**PROBLEMS:**
1. In one to three sentences, explain why the Gettysburg monuments passage calls the placement of General Robinson's statue "most appropriately" chosen.
2. Pick up the Gettysburg monuments passage after its last sentence and continue writing it.

**TEXT PASSAGE:**
::::::::

The first corps bore the brunt of the opening contest at Gettysburg; reaching the field in the morning with 8,200 men when the sun went down not half their number was available for further fighting in the Gettysburg campaign. General A. P. Hill — and he ought to know said he had never seen the federals to fight as well as that corps did that day.

The General Doubleday statue stands on Reynolds avenue, near the springs road; and, most appropriately, General Robinson's on Robinson avenue. They were designed and executed by J. Massey Rhind, of New York: five other sculptors submitted models for them also. They are nine feet high, and standing on the pedestals, twenty feet above the foundation. The monuments were erected under the supervision of Colonel Clinton Beckwith, of the New York monuments commission.

::::::::

**DATASET EXCERPT:**
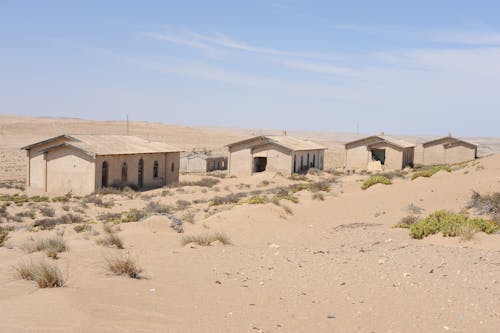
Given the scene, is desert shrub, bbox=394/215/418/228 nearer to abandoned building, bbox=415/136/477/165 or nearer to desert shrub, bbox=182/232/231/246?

::::::::

**RESULTS BY TASK:**
1. General Robinson's statue stands on Robinson avenue, which carries his own name. That match between the general and the avenue makes the placement fitting.

2.
The ceremonies for their dedication were held Tuesday, September 25th, last, under the auspices of the New York monuments commission, of which Colonel Lewis R. Stegman, of the 102d New York veteran volunteers, is chairman. Colonel Stegman acted as master of ceremonies. Two of his colleagues on the board were absent, General Horatio C. King, on account of illness, and the adjutant general, Brig.-Gen. Charles H. Sherrill, because of pressure of other business. These dedications were among the most

brilliant functions ever witnessed on the battlefield. Delegations, numbering about 160 veterans, from the ten New York organizations in the commands of the two generals in the engagement were in attendance. These are the 76th, 80th, 83d, 84th, 94th, 95th, 97th, 104th and 147th regiments of infantry, and Battery L, 1st N. Y. Light artillery. The procession was led by the grand marshal for the occasion, General John A. Reynolds, of Rochester, and the adjutant general, Major Henry M. Maguire, with whom were aides from the different regiments. Through the courtesy of the war department, Colonel F. B. Jones, U. S. A., assigned a large detachment of troops from the training camp, with a band, for escort duty, which greatly enhanced the ceremonies. Miss Alice Seymour Doubleday, of Quogue, L. I. (a grandniece), unveiled the statue to General Doubleday and Mrs. Robert A. Hall, of Whitehall (a daughter), that of General Robinson.

Corporal James Tanner (register of wills in Washington, D. C.), of the 87th N. Y. (Robinson's brigade, Kearney's division), in whose command he was at the Second Bull Run when wounded so severely that both his legs had to be amputated, in his oration showed that admiration is a source of inspiration. The oratorical honors at the springs road fell to General H. S. Huidekoper, of Philadelphia. He fought under General Doubleday the first day at Gettysburg, where he suffered from a wound that necessitated amputation of one of his arms.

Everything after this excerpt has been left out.